Sonreír para la cámara

  1. Sonríe con los ojos. Cuando sonríes con sinceridad, los extremos de tu boca presionan hacia los extremos de tus ojos. Tus ojos se relajan y se cierran ligeramente en los extremos, y tus párpados inferiores se aprietan un poco. Tus párpados superiores también pueden bajarse un poquito.
    • Presta atención a lo que le suceda a tu rostro la próxima vez que estés realmente feliz y sonrías. Recuerda cómo te sientes. Hacerlo hará que te ciñas a tu memoria muscular.
    • También puedes ver las fotos en las que estabas realmente feliz para ver cómo lucen tus ojos y boca.
    • Si sonríes solo con tu boca y no con tus ojos, tu sonrisa se verá falsa.
  2. Relaja el resto de tu rostro. Una sonrisa tensa se verá forzada e incómoda. Relaja los músculos de tus mejillas y no levantes los extremos de tu boca demasiado.
  3. Pon tu lengua detrás de tus dientes frontales superiores. Este es un truco útil que te ayudará a conseguir una sonrisa que no sea demasiado grande ni pequeña. ¡Si miras las fotos de los modelos, puedes notar que muchos de ellos usan este truco!
  4. No digas “whisky”. Para que la forma de tu boca te favorezca más, di palabras que terminen en “a”, como “toga”.
  5. Practica sonriendo frente al espejo. Practica diferentes tipos de sonrisas: una pequeña con la boca cerrada, una con la boca ligeramente abierta y una gran sonrisa que muestre todos tus dientes. Presta atención tanto a tu boca como a tus ojos. Escoge las versiones de tu sonrisa que te gusten más.
    • Cuando perfecciones una sonrisa que realmente te guste, tómate una foto. Esto te ayudará a recordar las que te gustan más una vez que termines de experimentar.
    • Cuando te tomes fotos, también puedes probar diferentes ángulos (tanto en la posición de la cámara y la manera en que colocas tu rostro), que te ayudará a controlar mejor tu apariencia en las fotos.
  6. Encauza tus pensamientos positivos. Cuando tengas que sonreír para una foto, piensa en un recuerdo feliz o en una historia graciosa.
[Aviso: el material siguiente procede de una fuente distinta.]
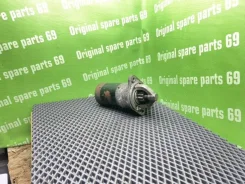 ������� Hyundai Matrix 2005 3610027510 FC D3EA 3610027510 ����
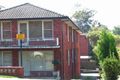 Property photo of 6/36A Wharf Road Gladesville NSW 2111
Te ayudará a conseguir una sonrisa sincera, aunque antes no hayas tenido muchas ganas de sonreír.

Consejos

  • Masticar una goma de mascar sin azúcar y de menta puede ayudarte a eliminar las bacterias de tu boca y a mantener una apariencia excelente en tu boca.
  • Si tu piel es sensible, ciertos ingredientes en los productos como los bálsamos labiales, limpiadores faciales y pastas dentales pueden irritarte. Presta atención a los productos que uses si sufres de labios demasiado secos o agrietados.
  • No tengas miedo de tener una sonrisa única. No siempre es necesario corregir un espacio entre los dientes o los dientes torcidos. Aprende a amar tu sonrisa tal cual es. ¡Es tuya y es maravillosa!
  • Algunas de las sonrisas más famosas y adorables no son perfectas en absoluto. Por ejemplo, actrices como Patricia Arquette y Kirsten Dunst son famosas por sus sonrisas poco convencionales. Madonna, Woody Harrelson y Anna Paquin también son conocidas por sus hermosos dientes con un espacio entre ellos.

Advertencias

  • Algunos estudios han demostrado que el consumo excesivo de flúor puede causar efectos adversos.